Jakarta – Kementerian Perhubungan menegaskan bahwa wacana penyesuaian tarif ojek online sebesar 8-15 persen belum menjadi keputusan final. Direktur Jenderal Perhubungan Darat Kemenhub, Aan Suhanan, menyebut kebijakan tersebut Lagi dalam tahap kajian menyeluruh yang mempertimbangkan berbagai aspek dan melibatkan banyak pihak secara komprehensif.
Aan menyampaikan hal itu Demi ditemui di Jakarta pada Rabu (2/7/2025). Ia menegaskan bahwa proses penyusunan regulasi tarif ojek online Kagak Dapat dilakukan terburu-buru mengingat dampaknya yang luas. “Ini Lagi kajian mendalam, belum keputusan final. Prosesnya Lagi panjang,” ujarnya.
Kajian tarif ini mencakup struktur pembagian pendapatan antara perusahaan aplikasi dan Kenalan pengemudi. Salah satu usulan yang sedang dipertimbangkan adalah Restriksi potongan maksimal sebesar 10 persen, sebagaimana menjadi aspirasi para Kenalan pengemudi.
Demi menjaga objektivitas, Kemenhub menyerahkan proses kajian kepada lembaga independen. Hal ini dimaksudkan agar hasil yang didapat lebih dapat dipercaya dan Akurat-Akurat mencerminkan kondisi lapangan. Hasil kajian tersebut kemudian akan dikonsultasikan dengan Ahli, akademisi, pelaku usaha mikro, serta perwakilan konsumen dan aplikator.
Aan menekankan bahwa kehati-hatian pemerintah dalam menyusun regulasi ini bukanlah bentuk kelambanan, melainkan sikap bertanggung jawab terhadap pengaruh kebijakan terhadap jutaan pelaku usaha digital dan pengguna transportasi daring.
“Pendekatan yang digunakan adalah pendekatan multipemangku kepentingan.
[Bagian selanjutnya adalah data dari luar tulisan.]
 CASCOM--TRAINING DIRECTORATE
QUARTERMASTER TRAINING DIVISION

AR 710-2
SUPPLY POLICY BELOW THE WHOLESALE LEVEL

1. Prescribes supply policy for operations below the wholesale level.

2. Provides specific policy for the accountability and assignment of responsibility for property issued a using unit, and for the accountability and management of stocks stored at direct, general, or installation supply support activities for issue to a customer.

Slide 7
Ini Krusial agar regulasi Kagak hanya menguntungkan satu Golongan saja, tapi memberikan keadilan Demi Sekalian,” tegas Aan.
Kebijakan akhir terkait tarif ojol akan difokuskan pada keadilan, keberlanjutan ekosistem digital, dan peningkatan kesejahteraan Kenalan pengemudi tanpa membebani konsumen. Pemerintah berharap hasil dari proses kajian ini akan Bisa menjawab tantangan di lapangan secara adil dan berimbang.